La file d’entrée des nouveaux validateurs affiche 3,49 millions d’ETH en attente d’activation. À la vitesse de traitement actuelle du protocole, cela représente plus de 60 jours d’attente effective avant qu’un dépôt nouvellement effectué soit reconnu comme validateur actif et puisse commencer à percevoir des récompenses. À l’inverse, la file de sortie reste minimale : seulement 7 424 ETH cherchent à quitter le statut de validateur. Le ratio entre demande d’entrée et demande de sortie atteint un ordre de grandeur de 470 pour 1 — une asymétrie rarement observée depuis l’ouverture des retraits en 2023.

Tableau comparatif — Métriques de staking Ether (mai 2026 vs jalons historiques)

IndicateurSept. 2022 (Merge)Avril 2023 (Shanghai)Mai 2026
Offre stakée (% du total)~13 %~15 %~32 %
Validateurs actifs~430 000~570 000> 896 000
File d’entrée (ETH)PlafonnéeFaible3,49 M
File de sortie (ETH)N/APic transitoire7 424
Performance prix YTD-28 %

Ce tableau, construit à partir des chiffres réseau publiés par Cointelegraph et des seuils historiques documentés du protocole, met en évidence un découplage. La progression du staking n’est plus corrélée à la performance du prix spot — elle suit sa propre trajectoire, dictée par l’économie des rendements, la fiscalité comparée entre juridictions, et l’apparition d’une demande institutionnelle de yield natif crypto.

Le délai de plus de 60 jours d’attente est particulièrement instructif. Il signifie que des acteurs sont disposés à immobiliser économiquement de l’ETH pendant deux mois sans recevoir de récompense, simplement pour obtenir un slot validateur. Cette friction n’a aucun sens si l’on ne croit pas à la valeur du flux de récompenses à venir, lui-même dépendant de la santé long terme du réseau et de son token natif. C’est, en pratique, un vote de confiance horodaté, payant et public.

Concernant la concentration, le réseau reste relativement distribué malgré la prééminence de quelques acteurs. Lido demeure le premier protocole de staking liquide, suivi par les exchanges centralisés Coinbase, Binance et Kraken, puis par la nébuleuse des solutions de restaking et des services institutionnels. La barre symbolique des 33 % de concentration sur un seul opérateur — seuil au-delà duquel la finalité du protocole serait théoriquement attaquable — n’est franchie par aucun acteur isolé en mai 2026, selon les agrégateurs publics consultés.

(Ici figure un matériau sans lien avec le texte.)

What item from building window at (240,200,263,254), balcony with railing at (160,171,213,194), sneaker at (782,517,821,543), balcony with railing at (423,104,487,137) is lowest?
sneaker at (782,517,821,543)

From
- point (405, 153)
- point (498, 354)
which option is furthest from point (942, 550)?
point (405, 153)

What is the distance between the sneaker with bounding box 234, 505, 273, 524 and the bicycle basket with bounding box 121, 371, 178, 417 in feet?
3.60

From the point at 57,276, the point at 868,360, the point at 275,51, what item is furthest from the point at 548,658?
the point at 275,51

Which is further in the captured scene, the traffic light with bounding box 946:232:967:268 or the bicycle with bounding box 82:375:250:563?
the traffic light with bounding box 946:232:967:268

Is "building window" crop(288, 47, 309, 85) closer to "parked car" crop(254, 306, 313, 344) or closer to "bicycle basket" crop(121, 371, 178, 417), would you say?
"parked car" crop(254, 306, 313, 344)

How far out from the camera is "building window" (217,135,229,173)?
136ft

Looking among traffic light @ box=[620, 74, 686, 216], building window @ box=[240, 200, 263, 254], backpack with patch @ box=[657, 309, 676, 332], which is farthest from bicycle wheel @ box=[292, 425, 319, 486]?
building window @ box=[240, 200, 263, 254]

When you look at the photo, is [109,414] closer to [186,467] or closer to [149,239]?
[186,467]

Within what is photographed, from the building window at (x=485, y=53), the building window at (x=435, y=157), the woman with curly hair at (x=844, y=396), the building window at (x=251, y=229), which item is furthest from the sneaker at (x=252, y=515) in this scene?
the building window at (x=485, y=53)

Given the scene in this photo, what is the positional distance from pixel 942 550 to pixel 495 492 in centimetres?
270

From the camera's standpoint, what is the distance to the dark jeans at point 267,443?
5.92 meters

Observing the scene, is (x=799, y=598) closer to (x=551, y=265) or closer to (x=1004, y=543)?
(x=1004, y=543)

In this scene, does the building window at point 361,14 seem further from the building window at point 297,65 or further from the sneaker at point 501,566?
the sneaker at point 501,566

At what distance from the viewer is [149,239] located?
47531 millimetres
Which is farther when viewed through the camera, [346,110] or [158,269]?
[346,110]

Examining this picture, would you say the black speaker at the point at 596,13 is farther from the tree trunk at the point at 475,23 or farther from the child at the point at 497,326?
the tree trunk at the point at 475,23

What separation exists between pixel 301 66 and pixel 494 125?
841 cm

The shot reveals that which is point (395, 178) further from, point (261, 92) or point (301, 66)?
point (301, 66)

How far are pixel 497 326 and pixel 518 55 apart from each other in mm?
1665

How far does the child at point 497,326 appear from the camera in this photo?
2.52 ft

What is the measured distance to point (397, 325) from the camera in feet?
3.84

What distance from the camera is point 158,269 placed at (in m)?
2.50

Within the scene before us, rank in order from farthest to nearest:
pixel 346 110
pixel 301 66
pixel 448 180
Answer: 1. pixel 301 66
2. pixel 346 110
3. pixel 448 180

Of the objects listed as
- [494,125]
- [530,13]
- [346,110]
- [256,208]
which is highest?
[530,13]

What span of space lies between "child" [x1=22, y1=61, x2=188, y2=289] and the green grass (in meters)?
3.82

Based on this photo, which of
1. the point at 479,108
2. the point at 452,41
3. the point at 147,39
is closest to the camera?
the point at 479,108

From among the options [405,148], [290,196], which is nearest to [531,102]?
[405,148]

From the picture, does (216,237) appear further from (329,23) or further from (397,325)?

Comme le rappelait Justin Drake, chercheur à l’Ethereum Foundation, dans de précédentes interventions publiques, « un ratio de staking élevé renforce le coût économique d’une attaque, mais introduit une discussion sur la dilution des récompenses ». Cette tension est précisément ce que documentent les chiffres de mai 2026 : la demande d’entrée reste massive malgré une compression mécanique des rendements unitaires, car la base de calcul de ces rendements croît plus vite que la masse de récompenses émises.

Transition. Reste à mesurer ce que ce verrouillage signifie concrètement pour les différents segments du marché.

Impact terrain : trois publics, trois lectures de la même donnée

Le premier segment concerné est celui des détenteurs long terme et trésoreries d’entreprise. Pour ces acteurs, le staking représente une source de rendement natif libellée dans l’actif qu’ils détiennent déjà, avec un risque protocolaire jugé maîtrisé après plus de trois ans de fonctionnement post-Merge. La file d’attente de 60 jours est, pour eux, un coût d’opportunité acceptable rapporté à un horizon de placement pluriannuel. Plusieurs trésoreries cotées détenant de l’ETH ont publiquement intégré le staking dans leur politique de gestion, transformant un actif spéculatif en actif productif comptabilisable.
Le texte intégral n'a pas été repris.